Umwelt- und Meeresschutz7 min Lesezeit
Stoff für die Zukunft
Wasserstoff und Wind – Ersatz für Schweröl und Diesel?
Emissionsfreie Antriebsstränge sind auch in der Berufsschifffahrt ein Thema mit rasant wachsender Relevanz. Der neueste Coup: Energy Observer 2 – ein Frachtschiff, das seinen Elektromotor mit Strom aus Wasserstoffbrennzellen antreibt und zusätzlich den Wind nutzt.
Von Michael Kunst, veröffentlicht am 07.04.2022
Das erwartet Sie in diesem Artikel
- Die Berufsschifffahrt muss schnellstmöglich ihre Emissionen reduzieren
- Zwei Elemente könnten dabei eine elementare Rolle spielen
- Warum Wind als Antrieb immer noch eine Alternative zu Verbrennermotoren ist
- Wasserstoff – der Stoff, aus dem alternative Träume sind
Artikel vorlesen lassen
In der Berufsschifffahrt und bei großen Motoryachten „dreht der Wind“.

(Datensätze mit Szenenfragen)
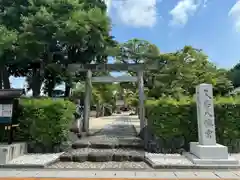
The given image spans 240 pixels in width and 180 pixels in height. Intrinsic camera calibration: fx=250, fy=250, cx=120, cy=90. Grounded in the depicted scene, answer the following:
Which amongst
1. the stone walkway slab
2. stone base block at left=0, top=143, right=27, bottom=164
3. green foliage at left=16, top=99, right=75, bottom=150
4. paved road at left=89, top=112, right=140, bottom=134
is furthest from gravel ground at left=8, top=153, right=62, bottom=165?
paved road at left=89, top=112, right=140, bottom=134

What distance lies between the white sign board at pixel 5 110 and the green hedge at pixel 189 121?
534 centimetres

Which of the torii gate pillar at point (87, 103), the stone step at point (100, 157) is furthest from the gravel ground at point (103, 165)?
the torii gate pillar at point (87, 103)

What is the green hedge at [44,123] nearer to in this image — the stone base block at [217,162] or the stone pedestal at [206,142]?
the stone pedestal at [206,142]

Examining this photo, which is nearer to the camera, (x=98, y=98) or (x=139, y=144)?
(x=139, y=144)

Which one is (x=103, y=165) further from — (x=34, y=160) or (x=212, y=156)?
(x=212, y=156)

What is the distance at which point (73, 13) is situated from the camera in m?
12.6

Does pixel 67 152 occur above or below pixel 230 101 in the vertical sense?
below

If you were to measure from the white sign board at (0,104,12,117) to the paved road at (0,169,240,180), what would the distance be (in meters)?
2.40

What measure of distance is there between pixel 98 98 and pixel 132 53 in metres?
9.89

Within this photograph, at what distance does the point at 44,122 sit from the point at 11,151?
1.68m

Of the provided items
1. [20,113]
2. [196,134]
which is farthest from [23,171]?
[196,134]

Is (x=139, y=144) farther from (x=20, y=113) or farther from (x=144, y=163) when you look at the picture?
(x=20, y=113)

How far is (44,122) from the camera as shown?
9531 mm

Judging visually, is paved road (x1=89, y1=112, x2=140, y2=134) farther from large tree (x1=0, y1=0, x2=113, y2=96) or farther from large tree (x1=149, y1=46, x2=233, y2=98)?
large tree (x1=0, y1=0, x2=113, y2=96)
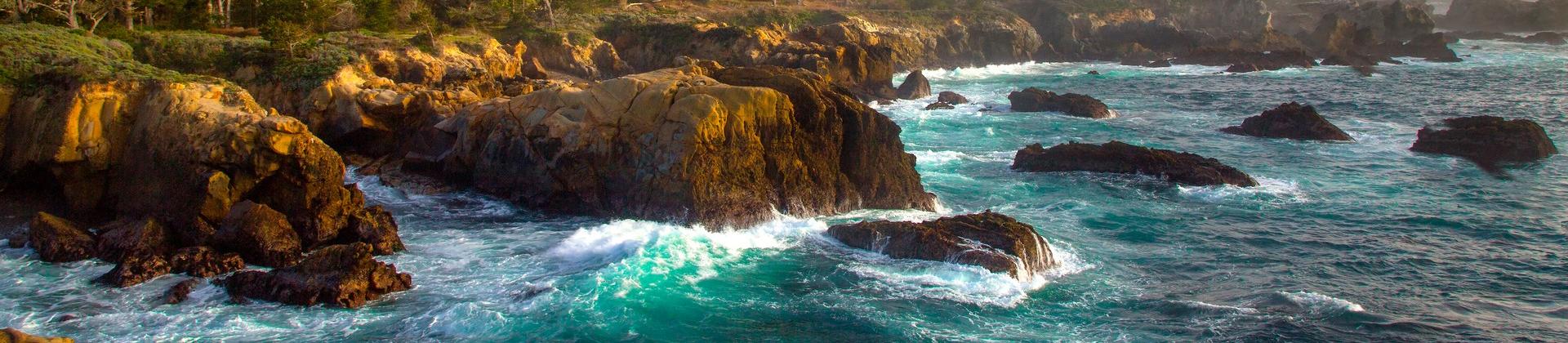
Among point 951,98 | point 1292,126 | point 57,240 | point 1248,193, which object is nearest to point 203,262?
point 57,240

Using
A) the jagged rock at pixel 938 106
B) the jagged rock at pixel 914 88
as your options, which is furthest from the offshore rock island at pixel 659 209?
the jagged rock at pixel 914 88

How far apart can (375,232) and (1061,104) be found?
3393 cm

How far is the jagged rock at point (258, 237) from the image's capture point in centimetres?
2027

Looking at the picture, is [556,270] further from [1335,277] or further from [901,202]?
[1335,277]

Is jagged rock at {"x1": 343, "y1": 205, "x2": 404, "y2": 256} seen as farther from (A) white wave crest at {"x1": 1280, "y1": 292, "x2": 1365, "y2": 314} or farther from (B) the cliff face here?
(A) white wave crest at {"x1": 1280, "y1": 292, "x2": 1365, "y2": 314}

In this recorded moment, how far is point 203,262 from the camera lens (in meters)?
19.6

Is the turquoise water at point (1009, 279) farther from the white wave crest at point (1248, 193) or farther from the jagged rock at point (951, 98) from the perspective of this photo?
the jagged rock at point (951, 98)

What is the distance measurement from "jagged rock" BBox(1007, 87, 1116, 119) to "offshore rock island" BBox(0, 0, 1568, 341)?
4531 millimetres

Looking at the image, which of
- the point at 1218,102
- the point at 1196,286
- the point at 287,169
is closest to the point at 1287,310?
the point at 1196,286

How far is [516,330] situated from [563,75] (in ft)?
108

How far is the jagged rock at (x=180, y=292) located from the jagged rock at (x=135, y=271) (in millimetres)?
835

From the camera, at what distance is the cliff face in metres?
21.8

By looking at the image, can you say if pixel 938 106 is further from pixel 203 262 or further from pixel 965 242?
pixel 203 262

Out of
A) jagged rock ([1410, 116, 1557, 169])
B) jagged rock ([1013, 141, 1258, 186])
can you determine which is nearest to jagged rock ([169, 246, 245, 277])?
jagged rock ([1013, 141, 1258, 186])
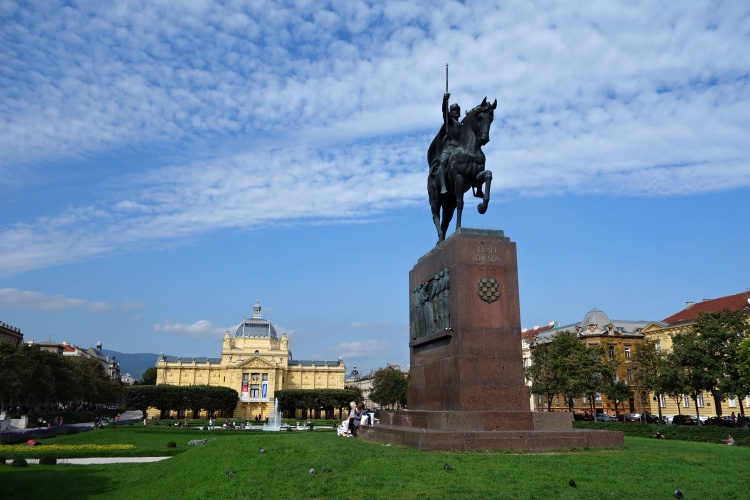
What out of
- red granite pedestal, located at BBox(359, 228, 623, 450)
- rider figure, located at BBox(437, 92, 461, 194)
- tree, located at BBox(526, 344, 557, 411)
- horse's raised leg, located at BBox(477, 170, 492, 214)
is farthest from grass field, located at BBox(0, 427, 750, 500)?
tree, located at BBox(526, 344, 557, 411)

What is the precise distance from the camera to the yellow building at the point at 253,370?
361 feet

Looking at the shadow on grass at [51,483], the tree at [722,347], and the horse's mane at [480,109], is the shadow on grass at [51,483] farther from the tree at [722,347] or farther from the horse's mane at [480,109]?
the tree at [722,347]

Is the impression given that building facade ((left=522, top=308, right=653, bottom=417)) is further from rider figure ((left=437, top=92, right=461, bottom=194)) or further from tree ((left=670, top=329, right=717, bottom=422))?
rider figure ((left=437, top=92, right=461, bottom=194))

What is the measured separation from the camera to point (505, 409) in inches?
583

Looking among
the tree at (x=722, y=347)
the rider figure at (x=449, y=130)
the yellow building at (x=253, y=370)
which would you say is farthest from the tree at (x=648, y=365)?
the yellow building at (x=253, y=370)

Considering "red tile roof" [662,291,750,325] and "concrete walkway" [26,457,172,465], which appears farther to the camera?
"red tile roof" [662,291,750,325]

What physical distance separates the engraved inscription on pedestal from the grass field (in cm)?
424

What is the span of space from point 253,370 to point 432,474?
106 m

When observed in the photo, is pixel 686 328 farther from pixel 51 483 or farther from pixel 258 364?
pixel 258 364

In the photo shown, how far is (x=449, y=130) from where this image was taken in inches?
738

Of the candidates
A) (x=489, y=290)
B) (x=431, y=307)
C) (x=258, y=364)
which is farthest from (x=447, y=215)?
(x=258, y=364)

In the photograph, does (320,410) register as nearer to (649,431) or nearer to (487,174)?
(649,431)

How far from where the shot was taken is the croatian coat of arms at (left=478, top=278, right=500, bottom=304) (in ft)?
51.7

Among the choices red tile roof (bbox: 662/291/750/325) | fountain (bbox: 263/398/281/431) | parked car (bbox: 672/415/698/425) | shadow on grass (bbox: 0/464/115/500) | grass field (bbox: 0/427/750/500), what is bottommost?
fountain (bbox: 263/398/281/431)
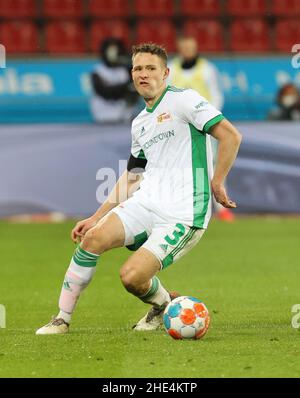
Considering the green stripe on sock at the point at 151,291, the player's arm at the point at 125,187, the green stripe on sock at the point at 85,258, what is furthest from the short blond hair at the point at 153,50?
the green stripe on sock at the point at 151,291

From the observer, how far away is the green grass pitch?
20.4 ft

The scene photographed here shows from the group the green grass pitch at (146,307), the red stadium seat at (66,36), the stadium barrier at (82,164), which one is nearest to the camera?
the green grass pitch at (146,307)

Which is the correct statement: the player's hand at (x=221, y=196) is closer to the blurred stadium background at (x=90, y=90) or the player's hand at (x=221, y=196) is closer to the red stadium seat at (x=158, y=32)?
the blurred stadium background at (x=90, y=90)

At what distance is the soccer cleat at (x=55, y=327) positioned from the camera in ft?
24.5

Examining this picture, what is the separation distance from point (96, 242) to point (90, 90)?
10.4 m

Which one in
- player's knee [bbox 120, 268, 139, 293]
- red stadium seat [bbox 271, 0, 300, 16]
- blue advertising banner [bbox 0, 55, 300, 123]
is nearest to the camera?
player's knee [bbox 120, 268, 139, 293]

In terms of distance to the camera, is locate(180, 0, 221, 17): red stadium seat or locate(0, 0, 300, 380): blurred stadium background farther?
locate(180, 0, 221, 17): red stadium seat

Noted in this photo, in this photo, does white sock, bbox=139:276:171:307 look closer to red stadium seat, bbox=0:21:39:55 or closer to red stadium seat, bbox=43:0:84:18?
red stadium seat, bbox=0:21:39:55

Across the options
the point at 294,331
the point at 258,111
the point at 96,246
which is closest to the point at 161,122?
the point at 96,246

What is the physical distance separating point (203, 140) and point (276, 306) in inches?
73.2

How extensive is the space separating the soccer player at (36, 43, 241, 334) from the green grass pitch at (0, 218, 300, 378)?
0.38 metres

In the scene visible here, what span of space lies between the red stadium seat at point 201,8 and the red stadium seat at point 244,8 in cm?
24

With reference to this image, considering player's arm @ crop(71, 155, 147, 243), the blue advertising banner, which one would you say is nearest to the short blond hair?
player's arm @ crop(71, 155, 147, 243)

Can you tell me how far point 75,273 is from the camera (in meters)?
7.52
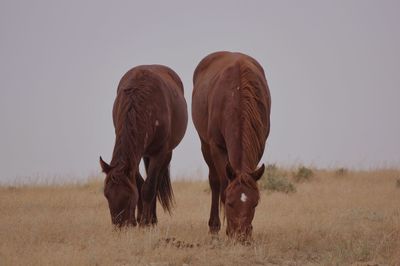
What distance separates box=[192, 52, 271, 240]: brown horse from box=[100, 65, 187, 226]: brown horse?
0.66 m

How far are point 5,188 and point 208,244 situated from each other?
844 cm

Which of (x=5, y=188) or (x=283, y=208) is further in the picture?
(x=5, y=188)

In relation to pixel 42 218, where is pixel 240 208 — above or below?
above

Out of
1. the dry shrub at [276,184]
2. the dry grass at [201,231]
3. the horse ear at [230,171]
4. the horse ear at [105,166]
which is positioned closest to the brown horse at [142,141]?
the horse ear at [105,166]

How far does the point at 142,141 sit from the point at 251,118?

> **AUFGABENSTELLUNG**
Welches Frachtschiff nennt der Textabschnitt über emissionsfreie Schiffsantriebe als neuesten Coup? Die Zeilen haben mit dem Textabschnitt nichts zu tun.

> **DIE LÖSUNG**
Die Energy Observer 2.